Location
- Country: Canada
- Province: Quebec
- Region: Capitale-Nationale
- Regional County Municipality: La Côte-de-Beaupré Regional County Municipality
- Municipality: Château-Richer

Physical characteristics
- Source: Lac du Sault à la Puce
- • location: Château-Richer
- • coordinates: 47°00′20″N 71°02′28″W﻿ / ﻿47.00564°N 71.04106°W
- • elevation: 295 m
- Mouth: St. Lawrence River
- • location: Château-Richer
- • coordinates: 46°57′09″N 71°02′20″W﻿ / ﻿46.9525°N 71.03889°W
- • elevation: 4 m
- Length: 76 km (47 mi)

Basin features
- • left: Unidentified stream
- • right: Unidentified stream

= Le Moyne River =

River in La Côte-de-Beaupré Regional County Municipality, Quebec, Canada

The Le Moyne River (Rivière Le Moyne, /fr/) generally flows south, on the north shore of the St. Lawrence River, in the municipality of Château-Richer, in the La Côte-de-Beaupré Regional County Municipality in the administrative region of Capitale-Nationale, in the province of Quebec, in Canada.

The lower part of this small valley is served by avenue Royale (route 360) and route 138 which runs along the north shore of St. Lawrence River. The Chemin de la Mine, the Montée des Hirondelles and the Montée des Chênes serve the intermediate part to the foot of the moraine. The upper part has mountainous relief and some secondary forest roads, including Chemin Beauséjour, are accessible. Forestry is the main economic activity in this valley; agriculture (lower part) second.

The surface of the Le Moyne River is generally frozen from the beginning of December until the end of March; however, safe traffic on the ice is generally from mid-December to mid-March. The water level of the river varies with the seasons and the precipitation; the spring flood occurs in March or April.

== Geography ==
The Le Moyne river begins at the confluence of two streams in the mountains behind the Côte-de-Beaupré, in Château-Richer. This source is located 1.5 km west of the course of the rivière du Sault à la Puce, 5.8 km northwest of mouth of the Le Moyne river and 4.2 km northwest of the northwest shore of the St. Lawrence River.

Image-based spatial reasoning data:
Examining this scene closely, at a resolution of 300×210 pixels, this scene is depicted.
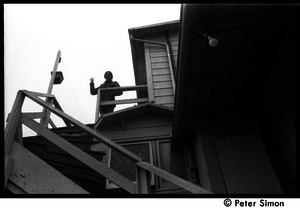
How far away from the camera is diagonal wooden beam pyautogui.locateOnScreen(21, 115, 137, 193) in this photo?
2389 mm

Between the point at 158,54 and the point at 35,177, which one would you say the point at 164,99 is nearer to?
the point at 158,54

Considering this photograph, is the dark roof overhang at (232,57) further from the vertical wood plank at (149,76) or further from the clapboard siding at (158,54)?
the clapboard siding at (158,54)

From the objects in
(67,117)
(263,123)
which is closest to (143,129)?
(263,123)

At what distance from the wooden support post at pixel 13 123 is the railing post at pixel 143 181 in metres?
1.60

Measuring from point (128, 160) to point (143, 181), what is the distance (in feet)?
10.5

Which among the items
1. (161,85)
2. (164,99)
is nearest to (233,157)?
(164,99)

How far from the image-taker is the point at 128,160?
546 cm

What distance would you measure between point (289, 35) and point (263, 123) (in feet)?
5.44

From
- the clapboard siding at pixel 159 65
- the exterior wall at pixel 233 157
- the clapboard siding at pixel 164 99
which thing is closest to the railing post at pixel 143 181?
the exterior wall at pixel 233 157

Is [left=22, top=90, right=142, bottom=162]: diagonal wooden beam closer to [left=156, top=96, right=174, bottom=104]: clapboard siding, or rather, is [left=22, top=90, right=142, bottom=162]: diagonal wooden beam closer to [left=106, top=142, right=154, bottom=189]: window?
[left=106, top=142, right=154, bottom=189]: window

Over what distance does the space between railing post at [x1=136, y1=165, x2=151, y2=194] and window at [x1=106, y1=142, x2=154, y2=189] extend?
277 centimetres

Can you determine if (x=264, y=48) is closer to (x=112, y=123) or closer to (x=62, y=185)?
(x=62, y=185)
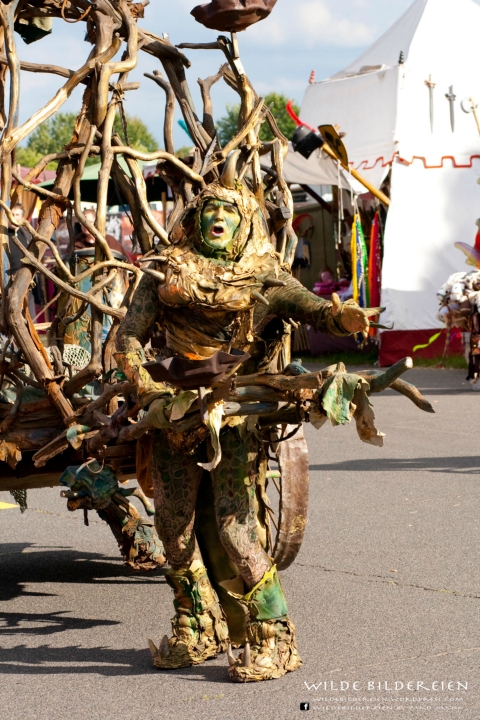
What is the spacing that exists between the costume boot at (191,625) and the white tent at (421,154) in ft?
35.6

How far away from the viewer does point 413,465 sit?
8.11m

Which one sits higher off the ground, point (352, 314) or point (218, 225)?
point (218, 225)

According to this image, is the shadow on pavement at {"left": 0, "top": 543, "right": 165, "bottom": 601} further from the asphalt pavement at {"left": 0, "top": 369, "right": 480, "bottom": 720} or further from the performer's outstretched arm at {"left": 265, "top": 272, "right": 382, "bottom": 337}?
the performer's outstretched arm at {"left": 265, "top": 272, "right": 382, "bottom": 337}

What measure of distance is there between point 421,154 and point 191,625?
39.7 ft

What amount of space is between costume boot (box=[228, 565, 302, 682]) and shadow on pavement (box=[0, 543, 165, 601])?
1.70 m

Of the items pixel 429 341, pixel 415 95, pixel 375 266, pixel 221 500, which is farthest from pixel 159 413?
pixel 415 95

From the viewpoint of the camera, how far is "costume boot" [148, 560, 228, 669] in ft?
12.6

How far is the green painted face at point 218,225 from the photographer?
149 inches

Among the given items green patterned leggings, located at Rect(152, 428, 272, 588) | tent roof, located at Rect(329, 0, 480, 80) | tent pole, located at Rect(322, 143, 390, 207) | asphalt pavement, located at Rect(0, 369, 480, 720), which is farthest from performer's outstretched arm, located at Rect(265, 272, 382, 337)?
tent roof, located at Rect(329, 0, 480, 80)

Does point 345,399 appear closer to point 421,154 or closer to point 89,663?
point 89,663

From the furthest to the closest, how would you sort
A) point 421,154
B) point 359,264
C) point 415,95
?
point 415,95 < point 421,154 < point 359,264

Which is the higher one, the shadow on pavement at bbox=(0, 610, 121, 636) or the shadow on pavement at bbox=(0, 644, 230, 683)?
the shadow on pavement at bbox=(0, 644, 230, 683)

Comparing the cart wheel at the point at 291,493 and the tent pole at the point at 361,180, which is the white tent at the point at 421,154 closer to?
the tent pole at the point at 361,180

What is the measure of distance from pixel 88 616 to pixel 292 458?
1.27 metres
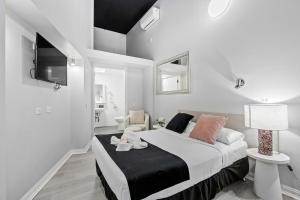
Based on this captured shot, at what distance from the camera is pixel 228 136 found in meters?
2.09

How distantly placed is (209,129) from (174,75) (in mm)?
1828

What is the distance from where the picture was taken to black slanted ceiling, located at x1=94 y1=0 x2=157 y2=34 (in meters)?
4.20

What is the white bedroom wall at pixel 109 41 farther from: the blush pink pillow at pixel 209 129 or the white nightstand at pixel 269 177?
the white nightstand at pixel 269 177

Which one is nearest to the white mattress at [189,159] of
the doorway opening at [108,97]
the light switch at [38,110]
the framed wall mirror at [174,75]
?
the light switch at [38,110]

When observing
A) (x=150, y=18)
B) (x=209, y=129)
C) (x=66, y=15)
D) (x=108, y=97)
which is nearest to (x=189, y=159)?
(x=209, y=129)

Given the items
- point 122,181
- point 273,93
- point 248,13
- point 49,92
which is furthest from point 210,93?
point 49,92

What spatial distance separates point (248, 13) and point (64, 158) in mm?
4178

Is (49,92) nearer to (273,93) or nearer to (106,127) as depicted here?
(273,93)

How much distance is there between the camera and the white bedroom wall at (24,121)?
60.7 inches

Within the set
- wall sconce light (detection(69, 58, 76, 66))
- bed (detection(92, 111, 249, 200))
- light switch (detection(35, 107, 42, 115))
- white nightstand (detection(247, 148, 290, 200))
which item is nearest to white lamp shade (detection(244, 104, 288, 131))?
white nightstand (detection(247, 148, 290, 200))

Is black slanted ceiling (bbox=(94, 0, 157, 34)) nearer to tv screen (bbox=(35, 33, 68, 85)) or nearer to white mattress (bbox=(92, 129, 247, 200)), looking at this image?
tv screen (bbox=(35, 33, 68, 85))

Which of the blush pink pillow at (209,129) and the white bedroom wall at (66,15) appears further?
the blush pink pillow at (209,129)

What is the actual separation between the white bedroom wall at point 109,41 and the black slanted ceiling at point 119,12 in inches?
7.7

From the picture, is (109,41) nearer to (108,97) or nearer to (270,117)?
(108,97)
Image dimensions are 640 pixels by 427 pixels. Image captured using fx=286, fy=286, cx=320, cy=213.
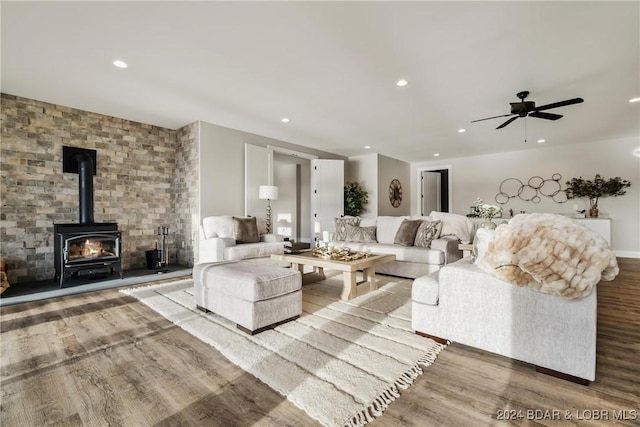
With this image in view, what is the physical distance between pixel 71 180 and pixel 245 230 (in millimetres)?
2633

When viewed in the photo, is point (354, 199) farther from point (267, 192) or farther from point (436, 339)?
point (436, 339)

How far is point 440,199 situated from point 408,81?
7.01 meters

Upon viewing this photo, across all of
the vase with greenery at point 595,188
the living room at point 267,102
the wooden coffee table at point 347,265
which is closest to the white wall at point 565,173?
the living room at point 267,102

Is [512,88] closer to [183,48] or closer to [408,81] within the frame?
[408,81]

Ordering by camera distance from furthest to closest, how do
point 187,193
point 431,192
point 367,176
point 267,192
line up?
point 431,192 → point 367,176 → point 267,192 → point 187,193

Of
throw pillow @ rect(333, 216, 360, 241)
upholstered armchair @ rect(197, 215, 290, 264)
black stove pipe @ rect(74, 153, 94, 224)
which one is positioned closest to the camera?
black stove pipe @ rect(74, 153, 94, 224)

_SET EXERCISE 1_
Do these statements agree with the Le Moyne River text? Answer yes or no for each and quote the words of the text that decide it. (a) The river's surface is generally frozen from the beginning of December until the end of March. (b) Agriculture is the main economic activity in the valley. (c) The spring flood occurs in May.
_SET EXERCISE 2_
According to the Le Moyne River text, how far and in what direction is the river's source from the course of the rivière du Sault à la Puce?

_FINAL RESULT 1_
(a) Yes: "The surface of the Le Moyne River is generally frozen from the beginning of December until the end of March"
(b) No: "Forestry is the main economic activity in this valley; agriculture (lower part) second."
(c) No: "the spring flood occurs in March or April."

_FINAL RESULT 2_
The source is 1.5 km west of the course of the rivière du Sault à la Puce.